Stochastic cooling was also used in CERN’s Low Energy Antiproton Ring (LEAR) in combination with electron cooling until the mid-1990s. In a nutshell, stochastic cooling is most suited to rendering hot beams warm and electron cooling makes warm beams cold. Thus the two techniques are, in a way, complementary. As a spin-off from his work on stochastic cooling, Simon proposed a new (noise assisted) slow-extraction method called “stochastic extraction”. This was first used at LEAR, where it eventually made possible spills of up to 24-hour duration. Prior to that, low-ripple spills could last at best a few seconds.

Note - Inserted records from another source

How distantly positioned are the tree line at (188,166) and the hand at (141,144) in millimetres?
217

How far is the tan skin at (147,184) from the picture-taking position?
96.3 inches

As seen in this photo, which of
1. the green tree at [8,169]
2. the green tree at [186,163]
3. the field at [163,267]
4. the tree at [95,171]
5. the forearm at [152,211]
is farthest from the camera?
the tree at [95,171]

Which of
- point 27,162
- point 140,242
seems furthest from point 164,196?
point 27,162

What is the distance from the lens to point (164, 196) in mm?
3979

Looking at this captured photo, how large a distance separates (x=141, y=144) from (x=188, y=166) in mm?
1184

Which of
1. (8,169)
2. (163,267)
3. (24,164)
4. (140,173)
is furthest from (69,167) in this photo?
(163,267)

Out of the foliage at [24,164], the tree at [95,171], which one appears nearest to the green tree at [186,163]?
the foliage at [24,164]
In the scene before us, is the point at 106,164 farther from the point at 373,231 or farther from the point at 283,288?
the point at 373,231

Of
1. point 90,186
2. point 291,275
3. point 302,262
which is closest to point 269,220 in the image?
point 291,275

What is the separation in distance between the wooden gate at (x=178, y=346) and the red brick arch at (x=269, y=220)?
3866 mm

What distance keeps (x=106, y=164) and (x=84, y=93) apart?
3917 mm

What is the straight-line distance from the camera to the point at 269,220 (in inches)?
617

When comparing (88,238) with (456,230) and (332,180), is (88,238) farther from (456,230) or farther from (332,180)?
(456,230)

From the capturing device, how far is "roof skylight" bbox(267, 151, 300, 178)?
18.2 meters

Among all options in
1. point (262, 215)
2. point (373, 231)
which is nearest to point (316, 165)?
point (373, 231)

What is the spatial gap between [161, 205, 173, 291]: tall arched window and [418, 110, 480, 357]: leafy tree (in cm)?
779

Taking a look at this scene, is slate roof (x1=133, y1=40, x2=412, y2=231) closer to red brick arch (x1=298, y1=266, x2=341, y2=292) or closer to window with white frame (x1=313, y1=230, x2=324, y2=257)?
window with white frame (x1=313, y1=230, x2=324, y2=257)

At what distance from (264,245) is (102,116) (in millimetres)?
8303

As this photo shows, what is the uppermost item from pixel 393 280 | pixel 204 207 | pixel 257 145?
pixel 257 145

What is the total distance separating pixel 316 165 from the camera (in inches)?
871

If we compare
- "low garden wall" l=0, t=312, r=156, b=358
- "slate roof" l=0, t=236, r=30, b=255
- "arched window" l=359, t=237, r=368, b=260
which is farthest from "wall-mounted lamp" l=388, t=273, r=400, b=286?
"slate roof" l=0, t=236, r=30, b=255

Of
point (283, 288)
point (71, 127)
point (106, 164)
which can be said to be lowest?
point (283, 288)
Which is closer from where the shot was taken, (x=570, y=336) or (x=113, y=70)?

Simon would see the worldwide success of his great inventions not only before his retirement in 1991, but also afterwards. Stochastic cooling systems became operational at Fermilab around 1980 and later, in the early 1990s, at GSI Darmstadt and For-schungszentrum Jülich (FZJ), as well as at other cooling rings all over the world. The Fermilab antiproton source for the Tevatron started operation in 1985. It is in several aspects similar to the CERN AA /AC, which it has since surpassed in performance, leading to important discoveries, including that of the top quark.

For many years, routine application of stochastic cooling was limited to coasting beams, and stochastic cooling of bunched beams in large machines remained a dream for more than a decade. However, having mastered delicate problems related to the saturation of front-end amplifiers and subsequent intermodulation, bunched stochastic cooling is now in routine operation at Fermilab and at the Relativistic Heavy Ion Collider at Brookhaven. Related beam-cooling methods, such as optical stochastic cooling, are also being proposed or under development.

The magnetic horn, meanwhile, has found numerous applications in different accelerators. The van der Meer scan is a vital tool used for LHC operation and stochastic extraction is used in various machines, for example in COSY at FZJ (since 1996).

After his retirement, Simon kept in close contact with a small group of his former colleagues and friends and there were more or less regular “Tuesday lunch meetings”.

“Unlike many of his Nobel colleagues, who almost invariably are propelled to great achievements by their self confidence, van der Meer remained a modest and quiet person preferring, now that he had retired, to leave the lecture tours to other more extrovert personalities and instead look after his garden and occasionally see a few friends. Never has anyone been changed less by success”, wrote Andy Sessler and Ted Wilson in their book Engines of Discovery (Sessler and Wilson, 2007). At CERN today, Simon’s contributions continue to play a significant role in many projects, from the LHC and the CERN Neutrinos to Gran Sasso facility to the antimatter programme at the AD – where results last year were honoured with the distinction of “breakthrough of the year” by Physics World magazine.

We all learnt with great sadness that Simon passed away on 4 March 2011. He will stay alive in our memories for ever.